En medio de fuertes críticas, el gobierno de Michel Temer modificó las normas que definen el trabajo esclavo y dificultó así la penalización de los empleadores acusados de esa práctica, un reclamo de larga data del sector agropecuario.

Hasta ahora, la legislación establecía como características “análogas a la esclavitud” la realización forzada de jornadas laborales exhaustivas, en condiciones degradantes o por restricción de la capacidad de moverse del trabajador debido a deudas contraídas con el empleador. A partir de los cambios, sólo será considerado trabajo esclavo cuando haya uso de coacción, exista cercenamiento de la libertad de movilidad del trabajador o éste sea obligado a trabajar bajo seguridad armada o por la confiscación de sus documentos personales.

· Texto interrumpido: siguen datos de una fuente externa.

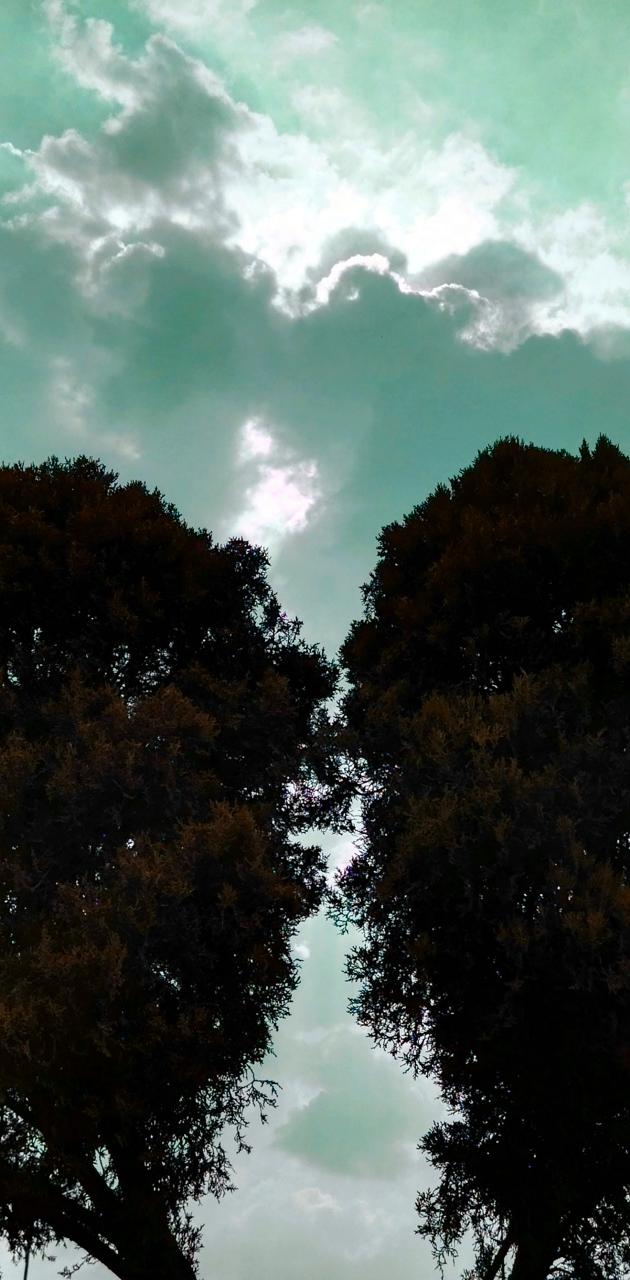 Tree wings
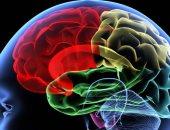 جين المعمرين يحميك من مخاطر التوتر ويقاوم أمراض الشيخوخة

Además, las nuevas reglas determinan que la llamada “lista sucia” de empresas que utilizan trabajo esclavo y que cada año era divulgada por un equipo técnico encargado de fiscalizar las condiciones de empleo ahora sólo se hará pública si así lo decide expresamente el ministro de Trabajo. Antes, los empleadores permanecían en esa infame nómina durante un año y eran obligados a pagar multas, indemnizaciones y cargas laborales; ahora fueron revocadas esas puniciones.

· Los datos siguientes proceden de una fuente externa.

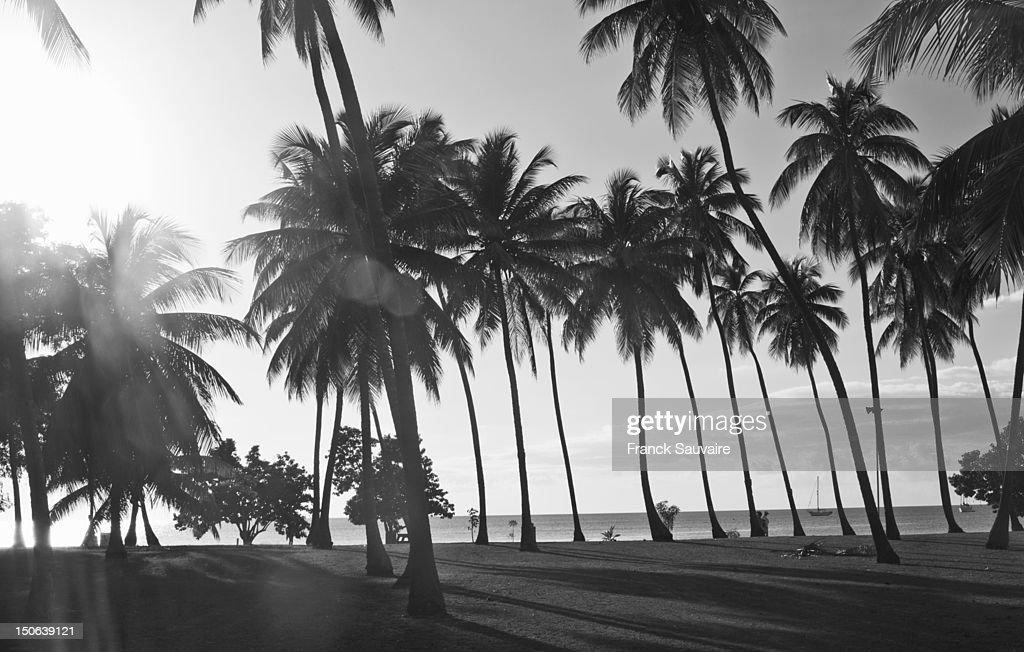 Palm trees growing on beach : Stock Photo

Según datos del Ministerio Público del Trabajo y de la Comisión Pastoral de la Tierra -órgano de la Conferencia Nacional de Obispos de gran actuación en cuestiones de derechos de trabajadores campesinos e indígenas-, más de 50.000 personas fueron liberadas de condiciones de esclavitud desde 1995; tan sólo el año pasado fueron identificados en el país 766 trabajadores esclavos en 158 establecimientos rurales fiscalizados. Los estados donde más casos de condiciones análogas a la esclavitud se han descubierto son Mato Grosso do Sul, Pará, Goiás, Piauí, San Pablo, Minas Gerais y Bahía, en los que hay grandes proyectos agropecuarios, mineros y textiles.

“El gobierno va de la mano con quien esclaviza”, sentenció Tiago Muniz Cavalcanti, coordinador nacional para la Erradicación del Trabajo Esclavo del Ministerio Público de Trabajo, al acusar a la actual administración de doblegarse a las presiones del poderoso sector agropecuario.

Con más de 200 votos en la Cámara de Diputados, el Frente Parlamentario Rural había solicitado desde hacía tiempo al presidente Temer que modificara la definición de trabajo esclavo que afecta sus negocios. La bancada insistió recientemente en el tema y condicionó su apoyo al mandatario ante las denuncias de corrupción que enfrenta en el Congreso a una alteración de las reglas.

“Sólo tenemos que celebrar”, indicó el ministro de Agricultura, Blairo Maggi, un empresario agropecuario apodado “el rey de la soja”. Según él, los cambios no son un retroceso, sino que prevén que nadie sea penalizado por “cuestiones ideológicas o porque un fiscal esté de mal humor”.